◆ Passage to read
From the Joint Commission, about a National Patient Safety Goal (NPSG.01.01.01) that goes into effect 1/1/19, on more distinguishable newborn naming conventions, for example, using the mother’s first and last names and the newborn’s gender (plus added letters for multiple births) to create a temporary name. (R3 Report. June 25, 2018;7:1-2).
A retrospective study of 79,000 ED encounters at a children’s hospital and two general hospitals. The intent of the study was to characterize the frequency of weight errors and to determine of the children’s hospital was any better at correcting errors than the general hospitals. The findings were that weight errors were uncommon (0.63% of all weights, as defined by the weight being a new extreme value on the growth chart) in the 3 EDs, but they led to identifiable weight-based medication-dosing errors with the potential to cause harm. The rates of error where similar across hospitals, and it looked like the children’s hospital was slightly better at intercepting errors once they were committed. Common weight errors included the weight in pounds being substituted for the weight in kilograms and decimal placement errors.
A study of pediatric inpatient safety reports. From the abstract: “From 6643 medication-related safety reports, 252 10-fold medication errors were identified at a mean reporting rate of 0.062 per 100 total patient days. Morphine was the most frequently reported medication, and opioids were the most frequently reported drug class. Twenty-two reports described patient harm. Intravenous formulations, paper ordering, and drug-delivery pumps were frequent error enablers. Errors of dose calculation, documentation of decimal points, and confusion with zeroes were frequent contributing causes to 10-fold medication error.”
Evaluation of whether provider recognition of abnormal BP (greater than 90th percentile) differed before versus after the introduction of an app that extracts age, sex, height and BP data from the EHR to calculate and track a patient’s BP percentile longitudinally. The app was based on the Substitutable Medical Applications & Reusable Technology (SMART) platform and is available In the SMARTApp Gallery. Examining ~79,000 records of outpatients (primary care, endocrinology, cardiology, nephrology clinics), of which ~3500 had elevated blood pressure, showed that abnormal BP was recognized in 4.9% of visits before the app was available and 7.1% of visits afterwards. The app was used in 13% of encounters where an elevated BP was present; significantly, when the app was used, recognition of elevated BP was much higher (OR 3.17, CI 2.29-4.41).

◆ Exercise set
(a) According to the patient safety summaries, which drug class was most frequently reported among the 10-fold medication errors?
(b) Reproduce word for word the part of the patient safety summaries that opens with the words "Evaluation of whether" and closes with "3.17, CI 2.29-4.41).".
(c) Do these statements agree with the patient safety summaries? Answer yes or no for each and quote the deciding words. (i) The blood pressure app was used in 13% of encounters where an elevated BP was present. (ii) Twenty-two of the 10-fold medication error reports described patient harm. (iii) The National Patient Safety Goal on newborn naming goes into effect in 2020.
The data comes from a separate source and has no connection to the patient safety summaries.

◆ Stored data
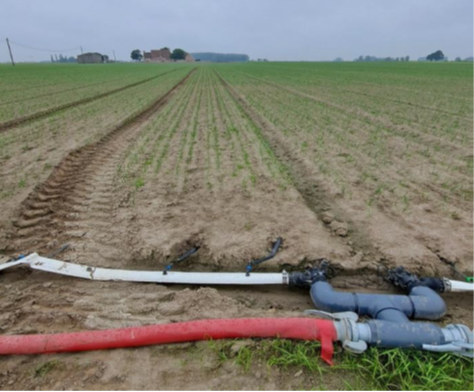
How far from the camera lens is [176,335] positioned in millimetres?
2207

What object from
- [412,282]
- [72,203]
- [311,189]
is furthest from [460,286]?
[72,203]

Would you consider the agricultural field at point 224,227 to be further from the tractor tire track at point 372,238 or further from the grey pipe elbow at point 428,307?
the grey pipe elbow at point 428,307

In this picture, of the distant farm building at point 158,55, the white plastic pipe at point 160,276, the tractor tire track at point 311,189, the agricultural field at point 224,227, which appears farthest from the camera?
the distant farm building at point 158,55

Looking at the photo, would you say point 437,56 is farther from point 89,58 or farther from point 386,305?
point 386,305

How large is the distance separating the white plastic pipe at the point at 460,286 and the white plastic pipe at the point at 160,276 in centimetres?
154

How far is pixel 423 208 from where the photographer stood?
424 centimetres

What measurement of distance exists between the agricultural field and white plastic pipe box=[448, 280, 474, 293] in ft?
0.44

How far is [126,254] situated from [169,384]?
1.81m

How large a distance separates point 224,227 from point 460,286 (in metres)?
2.53

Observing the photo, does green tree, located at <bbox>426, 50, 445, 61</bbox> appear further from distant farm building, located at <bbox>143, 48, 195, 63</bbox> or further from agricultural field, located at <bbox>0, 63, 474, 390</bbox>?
agricultural field, located at <bbox>0, 63, 474, 390</bbox>

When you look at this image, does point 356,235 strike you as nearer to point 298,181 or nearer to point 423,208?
point 423,208

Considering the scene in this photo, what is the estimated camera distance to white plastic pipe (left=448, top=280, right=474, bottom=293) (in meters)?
2.84

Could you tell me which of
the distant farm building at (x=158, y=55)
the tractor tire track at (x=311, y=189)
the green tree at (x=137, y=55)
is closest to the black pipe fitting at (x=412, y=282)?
the tractor tire track at (x=311, y=189)

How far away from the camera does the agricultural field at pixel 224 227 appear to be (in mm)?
2053
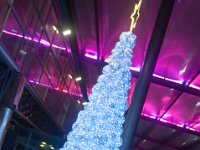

◆ Responses per task
(a) Opioids

(b)
Evaluation of whether provider recognition of abnormal BP (greater than 90th percentile) differed before versus after the introduction of an app that extracts age, sex, height and BP data from the EHR to calculate and track a patient’s BP percentile longitudinally. The app was based on the Substitutable Medical Applications & Reusable Technology (SMART) platform and is available In the SMARTApp Gallery. Examining ~79,000 records of outpatients (primary care, endocrinology, cardiology, nephrology clinics), of which ~3500 had elevated blood pressure, showed that abnormal BP was recognized in 4.9% of visits before the app was available and 7.1% of visits afterwards. The app was used in 13% of encounters where an elevated BP was present; significantly, when the app was used, recognition of elevated BP was much higher (OR 3.17, CI 2.29-4.41).

(c)
(i) Yes: "The app was used in 13% of encounters where an elevated BP was present"
(ii) Yes: "Twenty-two reports described patient harm."
(iii) No: "goes into effect 1/1/19"